Overview
Alchemy is seeking a Senior Site Reliability Engineer to join our platform reliability team. You will design, build, and operate scalable, highly available services powering Alchemy's products. You will own incident response, monitoring, and reliability improvements across distributed cloud-based services.
Responsibilities
- Design, implement, and maintain scalable infrastructure and CI/CD pipelines.
- Own on-call rotations and lead incident response and post-incident reviews.
- Build and maintain observability stack using Prometheus, Grafana, and related tooling.
- Drive reliability improvements with infrastructure as code (Terraform, Kubernetes).
- Collaborate with software engineers to define SLOs/SLIs and perform capacity planning.
- Document runbooks and maintain robust incident playbooks.
Requirements
- 5+ years of Site Reliability Engineering, DevOps, or equivalent experience.
- Strong Linux system administration and networking fundamentals.
- Hands-on experience with cloud providers (AWS, GCP, Azure).
- Proficiency with Kubernetes and container orchestration.
- Experience with Prometheus, Grafana, and monitoring/observability tooling.
- Infrastructure as Code experience (Terraform, CloudFormation).
- Proficiency in at least one language (Go, Python, or similar).

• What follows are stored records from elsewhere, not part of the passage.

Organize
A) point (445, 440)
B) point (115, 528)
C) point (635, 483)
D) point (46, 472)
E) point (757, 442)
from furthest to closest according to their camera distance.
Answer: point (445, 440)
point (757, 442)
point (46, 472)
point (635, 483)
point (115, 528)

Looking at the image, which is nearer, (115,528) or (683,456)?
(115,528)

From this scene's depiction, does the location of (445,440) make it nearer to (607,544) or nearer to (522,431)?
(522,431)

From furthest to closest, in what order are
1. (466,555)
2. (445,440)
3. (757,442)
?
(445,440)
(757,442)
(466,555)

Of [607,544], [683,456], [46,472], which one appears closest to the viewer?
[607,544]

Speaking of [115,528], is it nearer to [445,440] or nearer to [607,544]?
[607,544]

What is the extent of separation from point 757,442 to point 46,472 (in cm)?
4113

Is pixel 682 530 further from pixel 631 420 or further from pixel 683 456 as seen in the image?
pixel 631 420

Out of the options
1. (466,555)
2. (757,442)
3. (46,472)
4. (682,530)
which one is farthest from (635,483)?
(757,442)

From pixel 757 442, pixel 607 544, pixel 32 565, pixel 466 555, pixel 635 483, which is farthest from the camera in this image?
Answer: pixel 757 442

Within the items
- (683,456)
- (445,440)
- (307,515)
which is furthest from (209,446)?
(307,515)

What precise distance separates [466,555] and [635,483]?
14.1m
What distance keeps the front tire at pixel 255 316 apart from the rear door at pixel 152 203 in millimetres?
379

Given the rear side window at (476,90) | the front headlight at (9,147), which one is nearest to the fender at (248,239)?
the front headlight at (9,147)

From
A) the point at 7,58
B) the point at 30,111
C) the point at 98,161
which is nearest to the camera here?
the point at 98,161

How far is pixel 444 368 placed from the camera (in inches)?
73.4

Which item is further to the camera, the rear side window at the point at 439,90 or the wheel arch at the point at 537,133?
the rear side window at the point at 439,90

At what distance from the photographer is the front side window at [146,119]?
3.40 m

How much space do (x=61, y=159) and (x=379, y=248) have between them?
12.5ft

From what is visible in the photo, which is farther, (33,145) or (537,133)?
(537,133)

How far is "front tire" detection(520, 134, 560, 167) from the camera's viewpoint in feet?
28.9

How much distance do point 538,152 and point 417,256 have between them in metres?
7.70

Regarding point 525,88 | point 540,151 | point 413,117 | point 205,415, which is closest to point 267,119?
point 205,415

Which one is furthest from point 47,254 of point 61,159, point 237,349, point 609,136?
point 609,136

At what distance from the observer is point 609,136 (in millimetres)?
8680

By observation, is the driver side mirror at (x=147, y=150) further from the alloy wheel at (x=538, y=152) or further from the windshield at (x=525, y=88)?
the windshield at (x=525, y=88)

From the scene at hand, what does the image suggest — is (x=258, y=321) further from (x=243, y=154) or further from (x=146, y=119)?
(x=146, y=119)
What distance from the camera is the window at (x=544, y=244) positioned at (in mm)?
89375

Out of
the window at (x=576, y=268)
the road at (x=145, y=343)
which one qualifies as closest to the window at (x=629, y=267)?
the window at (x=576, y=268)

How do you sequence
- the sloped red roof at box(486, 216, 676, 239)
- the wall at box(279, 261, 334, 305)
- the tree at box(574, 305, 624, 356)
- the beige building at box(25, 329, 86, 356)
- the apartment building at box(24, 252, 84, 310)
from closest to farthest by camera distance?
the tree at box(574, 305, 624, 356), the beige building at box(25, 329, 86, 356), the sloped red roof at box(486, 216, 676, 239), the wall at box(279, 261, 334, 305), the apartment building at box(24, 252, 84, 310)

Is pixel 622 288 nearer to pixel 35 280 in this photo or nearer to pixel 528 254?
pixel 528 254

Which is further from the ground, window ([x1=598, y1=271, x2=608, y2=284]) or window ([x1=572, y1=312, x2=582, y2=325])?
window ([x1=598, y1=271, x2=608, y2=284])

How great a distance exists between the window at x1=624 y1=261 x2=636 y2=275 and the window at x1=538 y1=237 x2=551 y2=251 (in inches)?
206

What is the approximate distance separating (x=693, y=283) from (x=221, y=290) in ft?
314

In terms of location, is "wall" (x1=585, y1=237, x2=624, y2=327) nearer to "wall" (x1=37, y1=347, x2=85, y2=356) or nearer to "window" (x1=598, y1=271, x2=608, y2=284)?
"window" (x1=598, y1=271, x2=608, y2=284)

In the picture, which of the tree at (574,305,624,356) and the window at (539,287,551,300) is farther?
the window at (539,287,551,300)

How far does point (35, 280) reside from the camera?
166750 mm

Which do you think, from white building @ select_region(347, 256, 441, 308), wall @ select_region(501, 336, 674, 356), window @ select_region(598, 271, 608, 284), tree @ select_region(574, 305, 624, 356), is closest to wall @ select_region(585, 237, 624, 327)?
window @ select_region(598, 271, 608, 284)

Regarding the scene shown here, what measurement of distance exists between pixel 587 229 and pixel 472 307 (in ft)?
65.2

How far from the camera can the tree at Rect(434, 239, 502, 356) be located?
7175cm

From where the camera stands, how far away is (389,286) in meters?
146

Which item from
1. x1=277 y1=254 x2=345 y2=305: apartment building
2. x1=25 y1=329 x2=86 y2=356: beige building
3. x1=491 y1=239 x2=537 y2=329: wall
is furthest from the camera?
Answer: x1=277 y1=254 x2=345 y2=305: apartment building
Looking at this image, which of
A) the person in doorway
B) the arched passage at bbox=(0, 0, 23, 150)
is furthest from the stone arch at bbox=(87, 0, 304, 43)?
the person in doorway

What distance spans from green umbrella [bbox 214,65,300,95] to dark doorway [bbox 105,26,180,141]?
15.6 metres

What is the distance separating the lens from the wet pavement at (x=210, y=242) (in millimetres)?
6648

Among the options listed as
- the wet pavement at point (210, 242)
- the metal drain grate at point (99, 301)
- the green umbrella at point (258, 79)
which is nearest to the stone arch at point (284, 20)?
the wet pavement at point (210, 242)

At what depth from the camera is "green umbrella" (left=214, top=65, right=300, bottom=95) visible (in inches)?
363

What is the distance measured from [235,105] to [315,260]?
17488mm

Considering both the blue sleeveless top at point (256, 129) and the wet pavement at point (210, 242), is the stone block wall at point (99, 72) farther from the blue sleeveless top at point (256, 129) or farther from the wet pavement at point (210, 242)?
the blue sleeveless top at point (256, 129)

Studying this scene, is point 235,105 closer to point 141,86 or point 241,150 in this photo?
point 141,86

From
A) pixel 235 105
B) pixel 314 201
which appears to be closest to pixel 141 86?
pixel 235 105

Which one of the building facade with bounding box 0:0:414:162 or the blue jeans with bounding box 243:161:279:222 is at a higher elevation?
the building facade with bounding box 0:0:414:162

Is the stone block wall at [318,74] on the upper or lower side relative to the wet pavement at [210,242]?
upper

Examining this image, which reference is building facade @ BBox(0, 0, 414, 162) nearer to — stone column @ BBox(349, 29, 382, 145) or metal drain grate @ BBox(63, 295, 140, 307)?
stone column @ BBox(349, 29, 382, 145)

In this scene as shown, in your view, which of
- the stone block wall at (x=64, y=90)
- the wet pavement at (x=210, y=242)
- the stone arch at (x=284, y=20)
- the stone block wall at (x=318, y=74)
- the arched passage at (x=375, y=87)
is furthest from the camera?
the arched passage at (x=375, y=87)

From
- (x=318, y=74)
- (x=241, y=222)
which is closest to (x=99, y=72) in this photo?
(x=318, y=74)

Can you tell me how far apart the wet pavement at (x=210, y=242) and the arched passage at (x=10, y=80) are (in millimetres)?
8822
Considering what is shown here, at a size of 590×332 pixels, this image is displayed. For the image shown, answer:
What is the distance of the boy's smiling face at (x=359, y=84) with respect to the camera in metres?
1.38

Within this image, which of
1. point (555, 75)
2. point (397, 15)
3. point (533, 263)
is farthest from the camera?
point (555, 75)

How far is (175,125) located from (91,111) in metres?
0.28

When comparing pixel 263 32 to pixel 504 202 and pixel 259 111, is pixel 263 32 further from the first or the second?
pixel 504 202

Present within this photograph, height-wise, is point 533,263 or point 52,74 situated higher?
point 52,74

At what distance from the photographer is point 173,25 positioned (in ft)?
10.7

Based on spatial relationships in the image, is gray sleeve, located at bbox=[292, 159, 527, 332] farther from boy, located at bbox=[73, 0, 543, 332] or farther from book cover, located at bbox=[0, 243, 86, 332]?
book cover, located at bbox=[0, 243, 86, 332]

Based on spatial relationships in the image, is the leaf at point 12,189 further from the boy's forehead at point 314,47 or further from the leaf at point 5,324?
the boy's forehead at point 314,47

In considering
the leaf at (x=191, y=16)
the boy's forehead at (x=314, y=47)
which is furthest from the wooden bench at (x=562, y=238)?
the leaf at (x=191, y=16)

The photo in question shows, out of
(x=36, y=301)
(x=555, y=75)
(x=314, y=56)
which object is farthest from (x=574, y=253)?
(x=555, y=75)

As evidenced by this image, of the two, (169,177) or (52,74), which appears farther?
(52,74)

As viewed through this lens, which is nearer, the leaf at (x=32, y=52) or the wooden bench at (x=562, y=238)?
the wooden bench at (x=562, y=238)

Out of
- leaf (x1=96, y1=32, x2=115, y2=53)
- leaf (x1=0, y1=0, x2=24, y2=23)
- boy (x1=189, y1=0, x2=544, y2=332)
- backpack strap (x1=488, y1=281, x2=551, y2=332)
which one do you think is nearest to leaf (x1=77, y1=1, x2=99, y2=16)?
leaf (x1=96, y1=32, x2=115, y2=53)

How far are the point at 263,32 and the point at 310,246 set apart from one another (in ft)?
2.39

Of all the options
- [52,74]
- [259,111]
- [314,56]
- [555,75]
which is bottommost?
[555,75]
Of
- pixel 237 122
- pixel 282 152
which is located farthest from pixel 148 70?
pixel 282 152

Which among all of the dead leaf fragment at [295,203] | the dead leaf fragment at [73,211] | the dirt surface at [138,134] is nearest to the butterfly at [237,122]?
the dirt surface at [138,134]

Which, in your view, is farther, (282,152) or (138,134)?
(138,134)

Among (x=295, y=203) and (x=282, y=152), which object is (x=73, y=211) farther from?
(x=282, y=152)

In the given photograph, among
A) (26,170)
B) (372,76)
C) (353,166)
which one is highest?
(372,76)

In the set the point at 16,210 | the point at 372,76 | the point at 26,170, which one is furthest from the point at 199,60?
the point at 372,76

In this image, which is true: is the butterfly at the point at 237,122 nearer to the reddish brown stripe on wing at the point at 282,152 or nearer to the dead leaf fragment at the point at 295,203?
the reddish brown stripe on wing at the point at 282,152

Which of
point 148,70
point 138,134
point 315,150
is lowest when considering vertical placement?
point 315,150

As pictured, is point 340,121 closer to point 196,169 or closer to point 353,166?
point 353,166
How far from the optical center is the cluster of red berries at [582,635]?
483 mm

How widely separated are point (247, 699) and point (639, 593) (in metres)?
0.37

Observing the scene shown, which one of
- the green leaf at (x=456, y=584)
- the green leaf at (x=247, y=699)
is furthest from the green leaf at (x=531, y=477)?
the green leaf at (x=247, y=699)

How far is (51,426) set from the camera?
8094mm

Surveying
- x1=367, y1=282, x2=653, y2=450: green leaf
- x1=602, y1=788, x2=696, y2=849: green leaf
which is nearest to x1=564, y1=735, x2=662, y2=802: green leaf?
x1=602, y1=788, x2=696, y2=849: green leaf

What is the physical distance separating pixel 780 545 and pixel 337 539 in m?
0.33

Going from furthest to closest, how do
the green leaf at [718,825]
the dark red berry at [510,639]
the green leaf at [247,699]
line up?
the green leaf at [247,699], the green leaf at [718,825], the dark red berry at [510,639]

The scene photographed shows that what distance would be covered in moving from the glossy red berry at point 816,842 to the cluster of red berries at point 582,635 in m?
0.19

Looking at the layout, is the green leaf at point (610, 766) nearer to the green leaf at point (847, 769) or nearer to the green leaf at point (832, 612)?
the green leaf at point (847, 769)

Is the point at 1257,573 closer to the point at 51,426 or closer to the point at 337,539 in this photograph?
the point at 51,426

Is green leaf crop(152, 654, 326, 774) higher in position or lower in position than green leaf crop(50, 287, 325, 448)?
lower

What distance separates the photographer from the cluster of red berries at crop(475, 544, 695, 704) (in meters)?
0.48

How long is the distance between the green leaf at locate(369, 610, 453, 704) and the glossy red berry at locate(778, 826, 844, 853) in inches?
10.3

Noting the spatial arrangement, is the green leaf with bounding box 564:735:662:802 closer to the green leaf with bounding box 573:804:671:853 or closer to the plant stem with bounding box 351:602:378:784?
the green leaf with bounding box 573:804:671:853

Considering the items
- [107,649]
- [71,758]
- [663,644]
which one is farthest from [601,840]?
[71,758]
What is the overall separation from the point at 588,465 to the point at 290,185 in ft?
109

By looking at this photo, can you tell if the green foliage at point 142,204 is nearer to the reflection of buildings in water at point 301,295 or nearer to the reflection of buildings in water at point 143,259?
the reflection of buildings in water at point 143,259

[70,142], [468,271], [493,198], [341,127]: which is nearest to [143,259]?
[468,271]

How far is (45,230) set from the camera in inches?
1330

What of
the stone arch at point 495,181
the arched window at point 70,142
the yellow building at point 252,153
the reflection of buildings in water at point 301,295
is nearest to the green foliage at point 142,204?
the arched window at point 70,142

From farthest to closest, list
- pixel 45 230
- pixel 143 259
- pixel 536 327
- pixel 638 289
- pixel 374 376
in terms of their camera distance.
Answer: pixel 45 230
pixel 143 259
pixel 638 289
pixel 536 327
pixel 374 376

- Excellent communication and collaboration skills.
Nice-to-have
- Experience with Chaos Engineering, SRE practices, and incident management tooling.
- Security-conscious design and compliance considerations.
Benefits
Competitive compensation and stock options, comprehensive health insurance, retirement plan, flexible work arrangements, generous PTO, and opportunities for professional growth at Alchemy.